Data Data Data!
This was originally posted on my blog. It is the post that helped shape the concept of Visual-Data.
I’ve been experimenting with different ways of displaying data, putting it on maps and generally finding ways to make it look good. This is in preparation for working with a larger bunch of data sets that I’ve mined over the last couple of months.
Some pieces of data help in making things clearer to understand, some in better decision making. Some you see as infographics in your daily newspaper.
One way of visualizing is to use charts.Line graphs for example, are good for viewing time-series data like stock prices. Google Finance has interactive charts that help you do a lot of stuff around stocks.

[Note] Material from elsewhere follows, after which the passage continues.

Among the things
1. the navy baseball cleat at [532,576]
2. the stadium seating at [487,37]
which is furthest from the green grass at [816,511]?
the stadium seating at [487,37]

It allows you to compare multiple stocks and indices. There are options for adding other technical details too. Sliders help you go over stock price history for specific periods.
There are other tools that aid you in better data presentation. If you want to lay out a geographical representation of data, there’s Geocommons. Here’s what I was able to do with some data that I had:
I was able to lay my hands on some Election Commission data and put it on the map. Geocommons helps you by doing some of the processing for you once you’ve uploaded a basic data set. You could use the search feature and browse through the library to see different ways in which people have used it for visualising data.
Then there are other sites like Natural Earth which provides map data that you can layer over base maps like Open Street Map. I discovered both (at different times) via @planemad, who is a superb cartographer himself.
Which brings me to my grouse. Data about India in the public domain is messy. It is available, but unformatted, and dispersed over various websites and buried deep inside some. One act of a transparent government would be to make data available freely and in easily accessible formats. The example I’d cite here is of data.gov. Vivek Kundra, the US Federal CIO, has done a great job of taking some steps to making the U.S. government operation transparent.
In the Indian context, very good data is available at the Election Commission site; but you have to dig into the archives, sift through notification pdfs and what not to reach it.
This, for example is the information on delimitation (MS Excel spreadsheet) in Bihar. But you wouldn’t expect to find detailed data on assembly constituencies in Bihar hidden there.
Strangely enough, the government itself suffers from incomplete information. The data used for delimitation is from the Census Data of 2001. No effort has been made to update or even extrapolate data to the year of delimitation. The delimitation notification was itself issued in 2007 (pdf).
The Central Bureau of Health Intelligence has great datasets dating back to 2001. Half are in html while the other half are in pdf. There’s also the case of broken links. The list goes on. The complete list of Government of India websites can be accessed from here.
I hope that like the UID, someone also centralizes information dissemination. It would help the citizens in knowing where their elected representative and the nation as a whole stands. As they say, Information is Power.